Defendant also moves to strike the prayer for damages made in connection with the fourth cause of action for cancellation of instrument, on the grounds that such a request is not permitted in connection with equitable cancellation proceedings. (Motion at p. 4.) Defendant is correct that cancellation claims are “purely equitable,” not actions at law for damages. (Corrigan v. Stiltz (1965) 233 Cal.App.2d 381, 387.)

Defendant next argues that the prayer for attorney fees made in connection with Plaintiff’s partition claim should be stricken, because no contract or statute provides for these fees, and they are therefore not permitted under Code of Civil Procedure § 1021. (Motion at p. 4.) But Plaintiff notes that the costs awardable in a partition action include “[r]easonable attorney’s fees incurred or paid by a party for the common benefit.” (Code Civ.
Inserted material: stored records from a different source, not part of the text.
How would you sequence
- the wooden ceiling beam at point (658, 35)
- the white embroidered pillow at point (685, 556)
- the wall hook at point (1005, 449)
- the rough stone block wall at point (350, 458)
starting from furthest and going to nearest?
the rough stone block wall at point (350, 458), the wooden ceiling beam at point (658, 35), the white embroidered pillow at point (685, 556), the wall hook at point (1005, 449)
Proc. § 874.010, subd. (a).)

Defendant finally argues that the Complaint fails to comply with California Rules of Court, Rule 2.112, which requires each cause of action in a complaint to state its number, nature, and the party asserting it and the parties to whom it’s directed. (CRC Rule 2.112.) But given that Defendant is the only named defendant in this action, the absence of specific notations of who is asserting which claim against whom does not render the Complaint unintelligible.
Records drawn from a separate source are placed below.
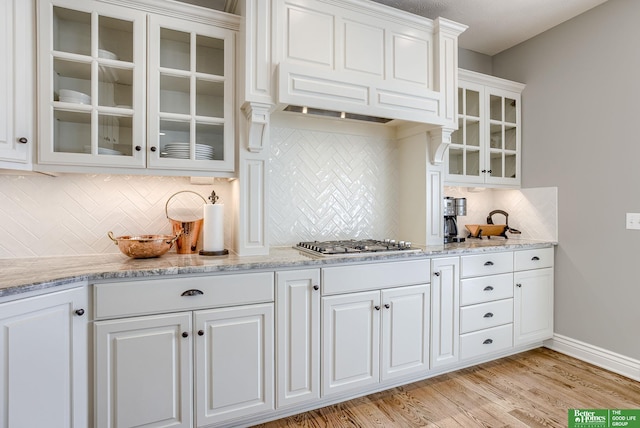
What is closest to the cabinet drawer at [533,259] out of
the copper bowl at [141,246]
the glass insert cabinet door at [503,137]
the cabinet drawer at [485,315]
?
the cabinet drawer at [485,315]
The motion is therefore GRANTED as to the prayer for punitive damages contained in paragraph 27, with leave to amend, and as to the prayer for damages contained in paragraph 30. The motion is otherwise DENIED.

*  The quitclaim deed attached to the Complaint itself states both that it is “a Bonafide gift and the grantor received nothing in return,” and that it was made “FOR A VALUABLE CONSIDERATION, receipt of which is hereby acknowledged.” (Complaint Exh. A.)